Configuring Metrics
Set up quality, latency, and cost metrics to evaluate your A/B tests.
Configure metrics to measure the performance of your A/B tests. The platform provides built-in quality evaluation methods and supports custom metrics for specialized use cases.
Metric Types
Your A/B tests automatically track three types of metrics:
- Quality Metrics: Evaluate output correctness and performance
- Latency Metrics: Measure response time
- Cost Metrics: Track token usage and API costs
While latency and cost metrics are tracked automatically, you need to configure quality metrics to evaluate how well your variants perform.
Built-in Quality Metrics
The platform provides seven built-in evaluation methods:
LLM Judge (Binary)
Requires: Expected outputs
Pass/fail quality evaluation using an LLM to compare actual outputs against expected results. Best for evaluating open-ended responses where exact matching isn't appropriate.
LLM Judge (Ranking)
Requires: Nothing (works with any prompts)
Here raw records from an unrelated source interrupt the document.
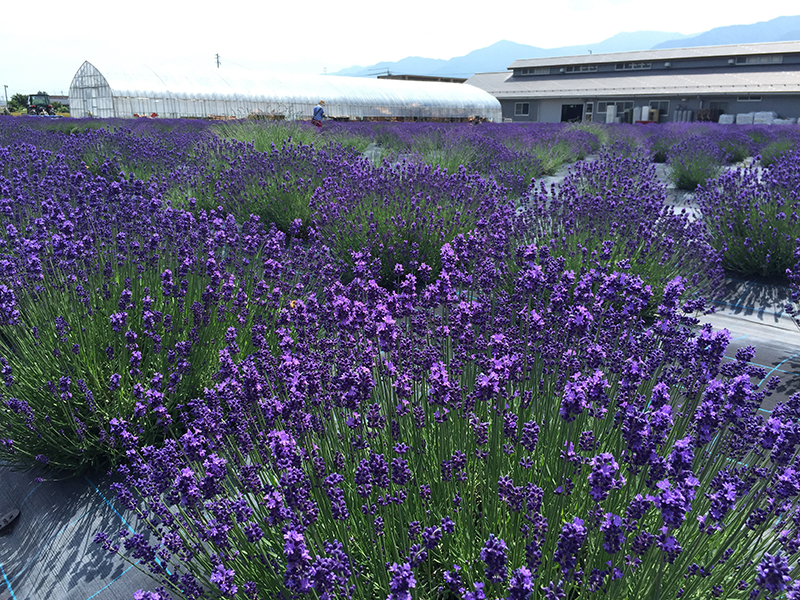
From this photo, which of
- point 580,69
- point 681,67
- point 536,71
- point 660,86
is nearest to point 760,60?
→ point 681,67

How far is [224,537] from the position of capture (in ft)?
4.62

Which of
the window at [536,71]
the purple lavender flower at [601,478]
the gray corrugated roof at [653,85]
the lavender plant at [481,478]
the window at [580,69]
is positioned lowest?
the lavender plant at [481,478]

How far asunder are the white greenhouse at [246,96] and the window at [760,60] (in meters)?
17.9

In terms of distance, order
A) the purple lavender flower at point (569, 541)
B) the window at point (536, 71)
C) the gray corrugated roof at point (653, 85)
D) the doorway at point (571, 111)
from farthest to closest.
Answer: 1. the window at point (536, 71)
2. the doorway at point (571, 111)
3. the gray corrugated roof at point (653, 85)
4. the purple lavender flower at point (569, 541)

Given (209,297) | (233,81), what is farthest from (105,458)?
(233,81)

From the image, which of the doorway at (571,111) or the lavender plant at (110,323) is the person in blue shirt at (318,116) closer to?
the lavender plant at (110,323)

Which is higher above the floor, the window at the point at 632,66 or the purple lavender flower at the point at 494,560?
the window at the point at 632,66

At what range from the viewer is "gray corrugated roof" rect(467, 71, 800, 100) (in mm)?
30984

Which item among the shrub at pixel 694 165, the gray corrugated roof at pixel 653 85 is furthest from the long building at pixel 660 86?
the shrub at pixel 694 165

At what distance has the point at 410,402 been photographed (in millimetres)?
2037

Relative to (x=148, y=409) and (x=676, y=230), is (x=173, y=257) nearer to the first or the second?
(x=148, y=409)

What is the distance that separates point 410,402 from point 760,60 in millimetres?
44198

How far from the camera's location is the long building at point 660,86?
103 feet

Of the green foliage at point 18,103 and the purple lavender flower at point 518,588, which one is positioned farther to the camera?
the green foliage at point 18,103
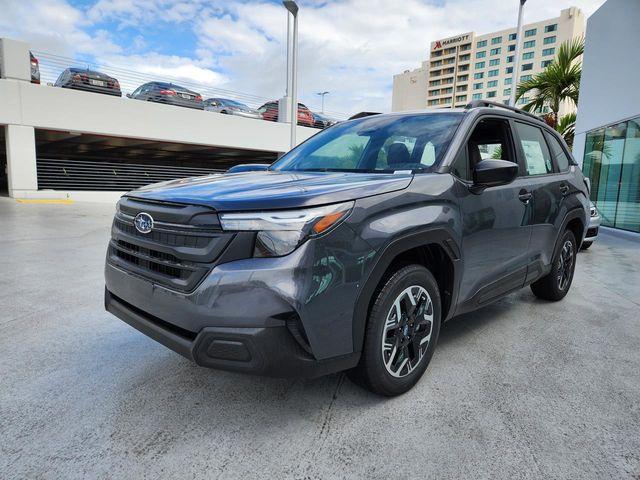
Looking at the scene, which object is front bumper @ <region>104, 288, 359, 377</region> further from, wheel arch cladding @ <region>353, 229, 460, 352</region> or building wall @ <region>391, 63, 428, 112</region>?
building wall @ <region>391, 63, 428, 112</region>

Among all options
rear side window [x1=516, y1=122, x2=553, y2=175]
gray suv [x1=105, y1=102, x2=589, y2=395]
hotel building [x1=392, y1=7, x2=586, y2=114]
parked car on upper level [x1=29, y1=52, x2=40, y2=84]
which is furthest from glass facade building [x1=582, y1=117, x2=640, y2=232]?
hotel building [x1=392, y1=7, x2=586, y2=114]

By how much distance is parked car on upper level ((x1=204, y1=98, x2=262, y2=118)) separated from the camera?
20.3 m

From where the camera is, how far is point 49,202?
1513 cm

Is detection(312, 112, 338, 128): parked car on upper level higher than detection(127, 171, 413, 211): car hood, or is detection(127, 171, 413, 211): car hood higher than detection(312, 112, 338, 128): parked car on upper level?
detection(312, 112, 338, 128): parked car on upper level

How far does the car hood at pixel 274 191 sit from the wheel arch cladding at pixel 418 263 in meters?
0.31

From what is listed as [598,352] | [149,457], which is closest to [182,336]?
[149,457]

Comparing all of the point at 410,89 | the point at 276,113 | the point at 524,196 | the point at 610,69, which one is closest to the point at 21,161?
the point at 276,113

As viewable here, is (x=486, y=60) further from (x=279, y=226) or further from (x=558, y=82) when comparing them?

Ranks variants by quality using LLM evaluation without needing expected outputs. Useful for comparing relative quality when you don't have ground truth data.
Exact Match
Requires: Expected outputs
Compares outputs character-by-character against expected results. Use this when you need strict matching, such as validating specific codes, IDs, or formatted text.
Fuzzy Match
Requires: Expected outputs
Flexible matching with substring detection and keyword overlap scoring. Better than exact match for natural language outputs where phrasing may vary but meaning should align.
Schema Validation
Requires: JSON Schema configuration
Validates that JSON outputs conform to a specified schema structure. Doesn't check values, only validates the structure, types, and required fields.
To configure:
- Select "Schema Validation" from the available metrics
- Define your JSON Schema in the configuration panel
- Click "Validate Schema" to ensure it's valid
Example schema:
{
"type": "object",
"properties": {
"name": { "type": "string" },
"age": { "type": "number" },
"email": { "type": "string", "format": "email" }
},
"required": ["name", "email"]
}Values Match
Requires: Schema Validation + Expected outputs
Compares JSON values against expected outputs. Must enable Schema Validation first, as it uses the same schema to parse and compare structured data.
Manual Evaluation
Requires: Nothing (works with any prompts)
Enables human review and scoring through the platform interface. Best for subjective quality assessment or when automated metrics aren't sufficient.
Expected Outputs
Several quality metrics require prompts with expected outputs:
- LLM Judge (Binary)
- Exact Match
- Fuzzy Match
- Values Match
When you upload prompts via file or import from traces, include an expected_output field. For manual entry, add expected outputs when creating prompts.
If no prompts have expected outputs, metrics that require them will be disabled until you add some.
Custom Metrics
Create custom metrics for domain-specific evaluations that you populate via API.
Creating Custom Metrics
- Navigate to the Custom Metrics section
- Click "Create Custom Metric"
- Enter a metric name following these rules:
- Must start with
custom_ - Use lowercase letters, numbers, and underscores only
- Example:
custom_eslint_errors,custom_sentiment_score
- Must start with
Submitting Custom Metric Values
Submit custom metric values using the API:
POST /api/applications/{application_id}/quality
Content-Type: application/json
{
"response_id": "gen-...",
"metric_name": "custom_eslint_errors",
"value": 4
}Parameters:
response_id: The ID of the response to score (from generation logs)metric_name: Your custom metric namevalue: Numeric score (higher is typically better)
Custom metrics appear in your A/B test results alongside built-in metrics.
You can enable multiple metrics simultaneously to evaluate different aspects of your variants' performance.